EGRs and the GST Hurdle
The National Stock Exchange (NSE) is pushing Electronic Gold Receipts (EGRs), a SEBI-regulated tool that allows physical gold to be traded on stock exchanges like shares. This aims for greater transparency, liquidity, and purity. However, a major barrier is the 3% Goods and Services Tax (GST) applied when physical gold is handed over to create an EGR. Trading EGRs is GST-exempt, but this upfront tax discourages many. Even with these challenges, gold prices have risen about 30% annually over the last two fiscal years. India's gems and jewellery sector, a key export earner, shows strong revenue growth, with major retailers expanding their stores by around 20% in recent years.
Strong Demand and Growing Loans
Indian consumers' strong preference for physical gold continues to drive robust demand in the jewellery market, even as financialization efforts are underway. Gold is also increasingly used as collateral for loans, with banks and NBFCs seeing their gold loan exposure surge from about ₹1 lakh crore to over ₹4 lakh crore. The organized gold loan market is expected to hit ₹15 trillion by March 2026. Banks now hold nearly 50% of this market as of March 2025. The gems and jewellery market is valued around $90 billion and projected to grow to $128 billion by 2029. While recent government moves, like lowering import duties to 6% in July 2024, aim to aid the sector, gold imports can still affect the current account deficit. However, Finance Minister Nirmala Sitharaman stated that gold imports are not currently at an alarming level.
Key Obstacle: The 3% GST
The main hurdle for moving India's household gold into financial products is the 3% GST on gold surrendered for EGRs. This tax charge counteracts the efficiency benefits EGRs are meant to offer. The vast amount of household gold, estimated by some at $5 trillion, represents capital not used for more productive investments like business expansion or equities. This is a significant opportunity cost, as physical gold doesn't generate income or directly boost economic activity like financial assets can. Despite reduced import duties, the steady demand for gold still strains foreign exchange reserves. Deep cultural and emotional ties to physical gold, often passed down generations, make it hard to replace as a favored asset, especially in uncertain economic times. This often leads people to use gold for loans rather than converting it to electronic form.

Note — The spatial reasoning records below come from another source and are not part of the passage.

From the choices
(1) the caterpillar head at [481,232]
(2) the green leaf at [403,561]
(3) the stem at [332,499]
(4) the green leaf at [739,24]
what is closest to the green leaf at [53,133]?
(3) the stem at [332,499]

Path Forward for Financialization
Successfully channeling India's gold hoard into financial products depends heavily on policy changes, especially regarding the GST on EGRs. Without resolving this tax issue, EGRs' potential to unlock significant economic value will be limited. Although demand for gold jewellery and investment remains strong due to cultural reasons and its inflation-hedging role, the discussion about financialization will continue. Future progress will likely involve dialogue between industry players and regulators to balance gold's appeal with its integration into the formal financial system. Gradual adoption may occur as solutions to the GST barrier emerge.